● Task details:
Convert the lines below into a Markdown table with the columns Number and Line, giving each nonblank line its own numbered row.

— BEGIN Records for this exercise —

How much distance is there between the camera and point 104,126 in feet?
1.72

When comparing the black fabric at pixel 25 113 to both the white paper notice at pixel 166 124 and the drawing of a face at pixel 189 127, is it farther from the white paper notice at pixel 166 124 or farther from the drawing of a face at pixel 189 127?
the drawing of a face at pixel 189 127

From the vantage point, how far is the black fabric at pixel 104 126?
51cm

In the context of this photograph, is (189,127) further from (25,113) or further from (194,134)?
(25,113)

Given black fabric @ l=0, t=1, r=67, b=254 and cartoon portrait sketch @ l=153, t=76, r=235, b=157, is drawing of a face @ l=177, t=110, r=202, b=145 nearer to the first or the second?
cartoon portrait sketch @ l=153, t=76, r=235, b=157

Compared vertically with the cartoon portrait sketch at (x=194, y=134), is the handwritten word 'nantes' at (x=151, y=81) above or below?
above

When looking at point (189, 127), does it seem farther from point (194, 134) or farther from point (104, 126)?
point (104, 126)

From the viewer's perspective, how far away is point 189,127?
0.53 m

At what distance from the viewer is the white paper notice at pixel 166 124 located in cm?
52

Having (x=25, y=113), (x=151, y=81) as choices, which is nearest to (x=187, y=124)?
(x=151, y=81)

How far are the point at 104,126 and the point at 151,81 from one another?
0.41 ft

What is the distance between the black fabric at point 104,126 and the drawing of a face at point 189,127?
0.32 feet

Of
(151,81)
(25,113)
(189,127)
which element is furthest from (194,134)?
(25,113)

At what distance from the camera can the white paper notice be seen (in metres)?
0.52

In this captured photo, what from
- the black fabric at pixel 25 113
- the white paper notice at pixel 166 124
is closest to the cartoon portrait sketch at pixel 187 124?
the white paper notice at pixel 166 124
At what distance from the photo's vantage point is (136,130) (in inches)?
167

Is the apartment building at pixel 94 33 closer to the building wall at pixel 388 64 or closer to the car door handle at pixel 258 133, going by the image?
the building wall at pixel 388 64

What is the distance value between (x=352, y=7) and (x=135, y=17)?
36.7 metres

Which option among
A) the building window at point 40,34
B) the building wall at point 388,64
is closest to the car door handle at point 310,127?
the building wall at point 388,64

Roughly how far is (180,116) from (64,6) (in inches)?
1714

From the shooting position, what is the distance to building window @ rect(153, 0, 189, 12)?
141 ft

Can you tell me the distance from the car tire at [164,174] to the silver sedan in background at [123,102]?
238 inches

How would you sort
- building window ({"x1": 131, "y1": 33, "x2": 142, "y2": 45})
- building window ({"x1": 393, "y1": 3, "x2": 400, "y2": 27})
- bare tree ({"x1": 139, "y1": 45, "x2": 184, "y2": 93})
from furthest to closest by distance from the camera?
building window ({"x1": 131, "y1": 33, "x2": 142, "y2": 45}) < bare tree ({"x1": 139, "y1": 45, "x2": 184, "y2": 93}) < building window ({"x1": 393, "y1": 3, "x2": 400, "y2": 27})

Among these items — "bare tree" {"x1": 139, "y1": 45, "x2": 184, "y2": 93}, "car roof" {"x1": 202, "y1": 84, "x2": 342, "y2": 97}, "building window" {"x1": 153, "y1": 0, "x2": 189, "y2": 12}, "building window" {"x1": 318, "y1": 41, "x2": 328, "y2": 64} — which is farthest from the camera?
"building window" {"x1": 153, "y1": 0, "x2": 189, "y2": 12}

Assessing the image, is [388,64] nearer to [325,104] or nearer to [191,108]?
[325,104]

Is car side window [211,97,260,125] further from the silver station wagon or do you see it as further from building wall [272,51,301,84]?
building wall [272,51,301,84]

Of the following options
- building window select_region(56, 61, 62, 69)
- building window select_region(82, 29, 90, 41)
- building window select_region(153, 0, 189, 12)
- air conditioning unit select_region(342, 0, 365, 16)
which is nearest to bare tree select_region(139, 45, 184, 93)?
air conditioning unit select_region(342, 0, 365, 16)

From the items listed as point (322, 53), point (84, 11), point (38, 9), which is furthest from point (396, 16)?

— END Records for this exercise —

● Worked answer:
| Number | Line |
|---|---|
| 1 | How much distance is there between the camera and point 104,126 in feet? |
| 2 | 1.72 |
| 3 | When comparing the black fabric at pixel 25 113 to both the white paper notice at pixel 166 124 and the drawing of a face at pixel 189 127, is it farther from the white paper notice at pixel 166 124 or farther from the drawing of a face at pixel 189 127? |
| 4 | the drawing of a face at pixel 189 127 |
| 5 | From the vantage point, how far is the black fabric at pixel 104 126? |
| 6 | 51cm |
| 7 | In the context of this photograph, is (189,127) further from (25,113) or further from (194,134)? |
| 8 | (25,113) |
| 9 | Given black fabric @ l=0, t=1, r=67, b=254 and cartoon portrait sketch @ l=153, t=76, r=235, b=157, is drawing of a face @ l=177, t=110, r=202, b=145 nearer to the first or the second? |
| 10 | cartoon portrait sketch @ l=153, t=76, r=235, b=157 |
| 11 | Compared vertically with the cartoon portrait sketch at (x=194, y=134), is the handwritten word 'nantes' at (x=151, y=81) above or below? |
| 12 | above |
| 13 | When looking at point (189, 127), does it seem farther from point (194, 134) or farther from point (104, 126)? |
| 14 | point (104, 126) |
| 15 | From the viewer's perspective, how far away is point 189,127? |
| 16 | 0.53 m |
| 17 | At what distance from the viewer is the white paper notice at pixel 166 124 located in cm? |
| 18 | 52 |
| 19 | Having (x=25, y=113), (x=151, y=81) as choices, which is nearest to (x=187, y=124)? |
| 20 | (x=151, y=81) |
| 21 | How far are the point at 104,126 and the point at 151,81 from one another? |
| 22 | 0.41 ft |
| 23 | What is the distance between the black fabric at point 104,126 and the drawing of a face at point 189,127? |
| 24 | 0.32 feet |
| 25 | Of |
| 26 | (151,81) |
| 27 | (25,113) |
| 28 | (189,127) |
| 29 | which element is furthest from (194,134)? |
| 30 | (25,113) |
| 31 | At what distance from the camera can the white paper notice be seen (in metres)? |
| 32 | 0.52 |
| 33 | In this captured photo, what from |
| 34 | - the black fabric at pixel 25 113 |
| 35 | - the white paper notice at pixel 166 124 |
| 36 | is closest to the cartoon portrait sketch at pixel 187 124? |
| 37 | the white paper notice at pixel 166 124 |
| 38 | At what distance from the photo's vantage point is (136,130) (in inches)? |
| 39 | 167 |
| 40 | Is the apartment building at pixel 94 33 closer to the building wall at pixel 388 64 or closer to the car door handle at pixel 258 133, going by the image? |
| 41 | the building wall at pixel 388 64 |
| 42 | What is the distance value between (x=352, y=7) and (x=135, y=17)? |
| 43 | 36.7 metres |
| 44 | Which option among |
| 45 | A) the building window at point 40,34 |
| 46 | B) the building wall at point 388,64 |
| 47 | is closest to the car door handle at point 310,127? |
| 48 | the building wall at point 388,64 |
| 49 | Roughly how far is (180,116) from (64,6) (in inches)? |
| 50 | 1714 |
| 51 | From the shooting position, what is the distance to building window @ rect(153, 0, 189, 12)? |
| 52 | 141 ft |
| 53 | Can you tell me the distance from the car tire at [164,174] to the silver sedan in background at [123,102]? |
| 54 | 238 inches |
| 55 | How would you sort |
| 56 | - building window ({"x1": 131, "y1": 33, "x2": 142, "y2": 45}) |
| 57 | - building window ({"x1": 393, "y1": 3, "x2": 400, "y2": 27}) |
| 58 | - bare tree ({"x1": 139, "y1": 45, "x2": 184, "y2": 93}) |
| 59 | from furthest to closest by distance from the camera? |
| 60 | building window ({"x1": 131, "y1": 33, "x2": 142, "y2": 45}) < bare tree ({"x1": 139, "y1": 45, "x2": 184, "y2": 93}) < building window ({"x1": 393, "y1": 3, "x2": 400, "y2": 27}) |
| 61 | Among these items — "bare tree" {"x1": 139, "y1": 45, "x2": 184, "y2": 93}, "car roof" {"x1": 202, "y1": 84, "x2": 342, "y2": 97}, "building window" {"x1": 153, "y1": 0, "x2": 189, "y2": 12}, "building window" {"x1": 318, "y1": 41, "x2": 328, "y2": 64} — which is farthest from the camera? |
| 62 | "building window" {"x1": 153, "y1": 0, "x2": 189, "y2": 12} |
| 63 | Assessing the image, is [388,64] nearer to [325,104] or nearer to [191,108]? |
| 64 | [325,104] |
| 65 | Is car side window [211,97,260,125] further from the silver station wagon or do you see it as further from building wall [272,51,301,84]? |
| 66 | building wall [272,51,301,84] |
| 67 | Of the following options |
| 68 | - building window select_region(56, 61, 62, 69) |
| 69 | - building window select_region(82, 29, 90, 41) |
| 70 | - building window select_region(153, 0, 189, 12) |
| 71 | - air conditioning unit select_region(342, 0, 365, 16) |
| 72 | which is nearest to bare tree select_region(139, 45, 184, 93)? |
| 73 | air conditioning unit select_region(342, 0, 365, 16) |
| 74 | From the items listed as point (322, 53), point (84, 11), point (38, 9), which is furthest from point (396, 16)? |